#### [Material provided]
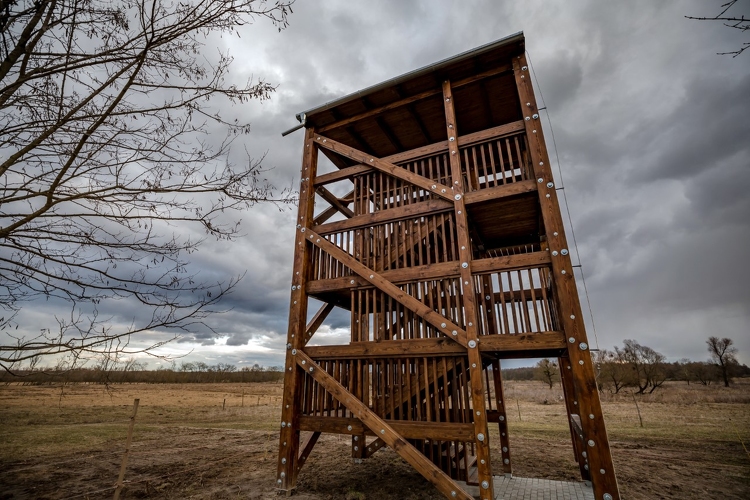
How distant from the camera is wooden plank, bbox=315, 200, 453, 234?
7.65 m

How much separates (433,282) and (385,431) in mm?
3135

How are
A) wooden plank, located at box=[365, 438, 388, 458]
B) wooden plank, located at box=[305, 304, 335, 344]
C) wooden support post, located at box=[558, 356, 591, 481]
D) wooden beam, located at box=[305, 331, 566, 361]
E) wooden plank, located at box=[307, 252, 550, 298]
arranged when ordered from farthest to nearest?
wooden plank, located at box=[365, 438, 388, 458] < wooden plank, located at box=[305, 304, 335, 344] < wooden support post, located at box=[558, 356, 591, 481] < wooden plank, located at box=[307, 252, 550, 298] < wooden beam, located at box=[305, 331, 566, 361]

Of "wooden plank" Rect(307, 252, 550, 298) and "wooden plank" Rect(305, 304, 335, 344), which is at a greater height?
"wooden plank" Rect(307, 252, 550, 298)

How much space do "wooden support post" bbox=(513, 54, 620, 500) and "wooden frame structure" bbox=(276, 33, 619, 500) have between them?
0.02m

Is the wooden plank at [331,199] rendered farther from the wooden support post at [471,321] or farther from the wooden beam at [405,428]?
the wooden beam at [405,428]

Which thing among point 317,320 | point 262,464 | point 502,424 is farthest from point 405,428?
point 262,464

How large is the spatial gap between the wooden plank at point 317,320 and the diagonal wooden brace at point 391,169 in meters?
3.97

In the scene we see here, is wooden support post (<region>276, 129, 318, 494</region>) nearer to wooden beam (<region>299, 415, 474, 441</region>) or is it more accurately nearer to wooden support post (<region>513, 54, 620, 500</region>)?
wooden beam (<region>299, 415, 474, 441</region>)

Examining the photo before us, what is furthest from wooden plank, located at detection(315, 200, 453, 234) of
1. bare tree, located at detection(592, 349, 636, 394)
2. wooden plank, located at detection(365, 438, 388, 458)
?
bare tree, located at detection(592, 349, 636, 394)

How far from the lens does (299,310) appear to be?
8258 millimetres

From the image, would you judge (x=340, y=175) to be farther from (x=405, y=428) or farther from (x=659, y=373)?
(x=659, y=373)

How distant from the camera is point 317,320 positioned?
8.73 meters

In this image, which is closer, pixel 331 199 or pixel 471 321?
pixel 471 321

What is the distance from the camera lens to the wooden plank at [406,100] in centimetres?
799
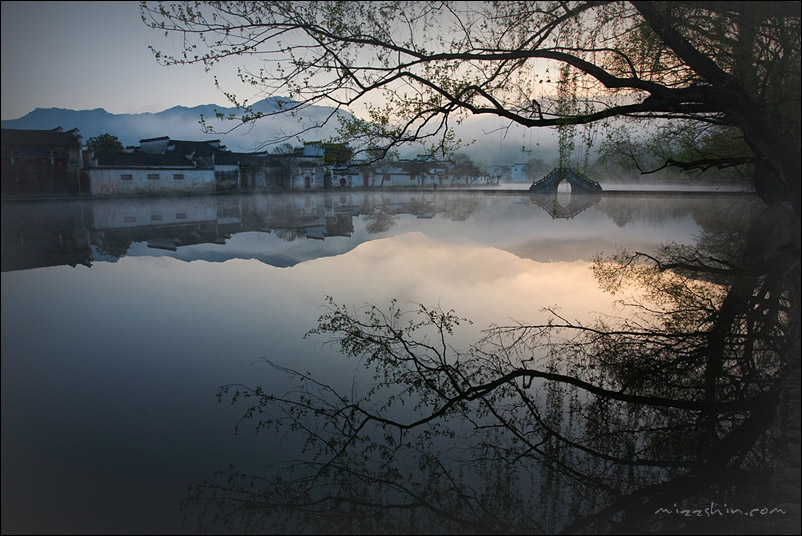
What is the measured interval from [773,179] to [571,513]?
1950 cm

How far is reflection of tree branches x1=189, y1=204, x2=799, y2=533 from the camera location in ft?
11.1

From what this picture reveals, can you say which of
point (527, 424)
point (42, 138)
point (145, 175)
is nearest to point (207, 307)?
point (527, 424)

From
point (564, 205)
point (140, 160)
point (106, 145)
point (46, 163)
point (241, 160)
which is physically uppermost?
point (106, 145)

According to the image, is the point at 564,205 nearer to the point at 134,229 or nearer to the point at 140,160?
the point at 134,229

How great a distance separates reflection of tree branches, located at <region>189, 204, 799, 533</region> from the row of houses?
4452 millimetres

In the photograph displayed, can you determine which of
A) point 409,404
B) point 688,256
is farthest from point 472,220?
point 409,404

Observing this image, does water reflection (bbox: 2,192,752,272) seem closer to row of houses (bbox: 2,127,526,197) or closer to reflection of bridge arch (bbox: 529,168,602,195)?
row of houses (bbox: 2,127,526,197)

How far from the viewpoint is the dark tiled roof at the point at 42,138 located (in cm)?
2622

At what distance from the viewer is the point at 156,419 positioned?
431 centimetres

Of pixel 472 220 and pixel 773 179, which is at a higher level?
pixel 773 179

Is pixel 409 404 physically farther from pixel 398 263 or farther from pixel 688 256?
pixel 688 256

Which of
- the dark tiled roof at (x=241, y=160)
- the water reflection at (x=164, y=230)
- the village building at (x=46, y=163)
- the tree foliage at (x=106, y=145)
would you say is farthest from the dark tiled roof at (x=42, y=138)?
the tree foliage at (x=106, y=145)

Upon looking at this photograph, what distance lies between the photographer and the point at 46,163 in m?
29.8

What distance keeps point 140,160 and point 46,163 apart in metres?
8.48
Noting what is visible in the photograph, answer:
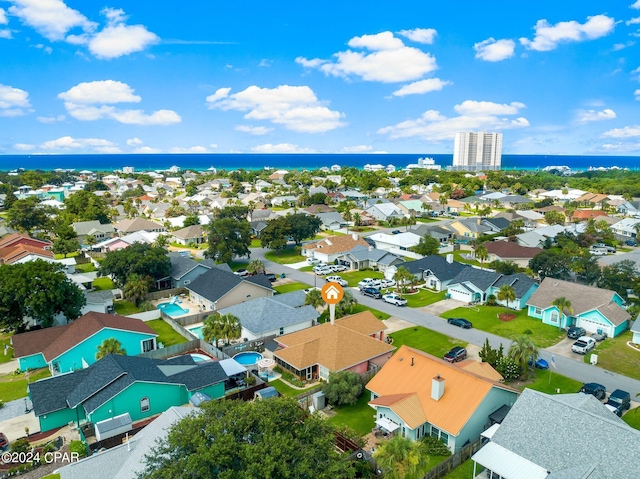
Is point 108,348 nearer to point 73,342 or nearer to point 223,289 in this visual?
point 73,342

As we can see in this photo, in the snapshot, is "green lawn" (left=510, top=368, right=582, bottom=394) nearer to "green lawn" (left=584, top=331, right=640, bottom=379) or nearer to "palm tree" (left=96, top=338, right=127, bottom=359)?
"green lawn" (left=584, top=331, right=640, bottom=379)

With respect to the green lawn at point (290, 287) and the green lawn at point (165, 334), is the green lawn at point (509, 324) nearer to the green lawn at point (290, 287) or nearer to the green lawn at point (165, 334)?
the green lawn at point (290, 287)

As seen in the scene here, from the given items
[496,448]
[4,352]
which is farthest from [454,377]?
[4,352]

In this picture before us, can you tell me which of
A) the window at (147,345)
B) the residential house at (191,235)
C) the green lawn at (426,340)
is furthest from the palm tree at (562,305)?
the residential house at (191,235)

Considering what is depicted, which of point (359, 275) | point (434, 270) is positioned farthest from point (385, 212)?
point (434, 270)

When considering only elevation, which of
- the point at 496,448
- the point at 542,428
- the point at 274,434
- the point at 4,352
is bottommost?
the point at 4,352

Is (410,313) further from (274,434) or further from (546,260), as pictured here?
(274,434)

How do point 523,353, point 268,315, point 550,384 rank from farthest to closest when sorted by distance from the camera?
point 268,315, point 523,353, point 550,384

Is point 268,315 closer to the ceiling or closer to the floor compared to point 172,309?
closer to the ceiling
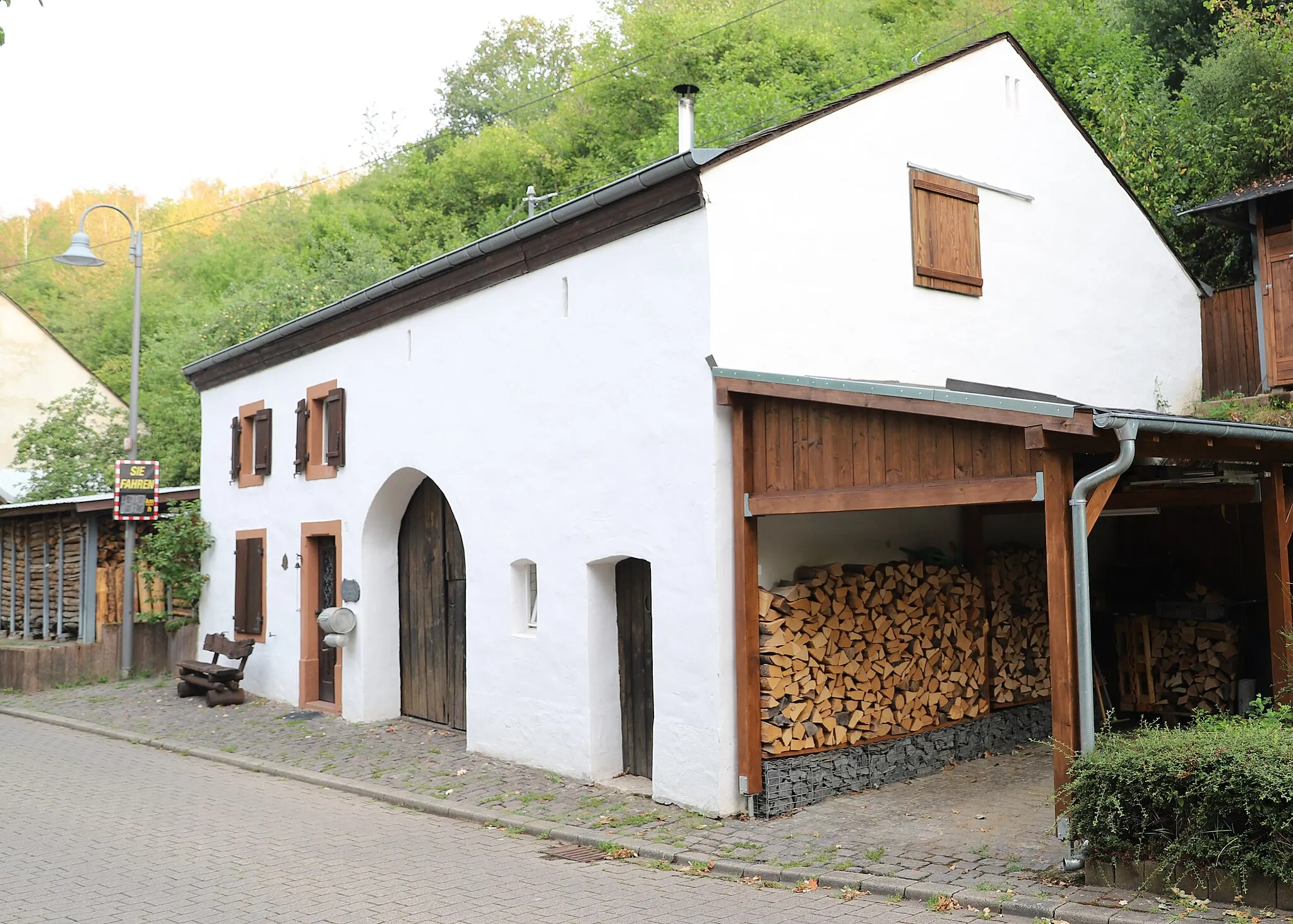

#### [What you should do]
Pull out each line of the records above that contains the string "separates", and list those lines in their original order.

#### [Solution for this problem]
How much separates (433,282) and (385,431) in mm?
How great a distance separates reflection of tree branches, located at <region>189, 204, 799, 533</region> from the row of houses?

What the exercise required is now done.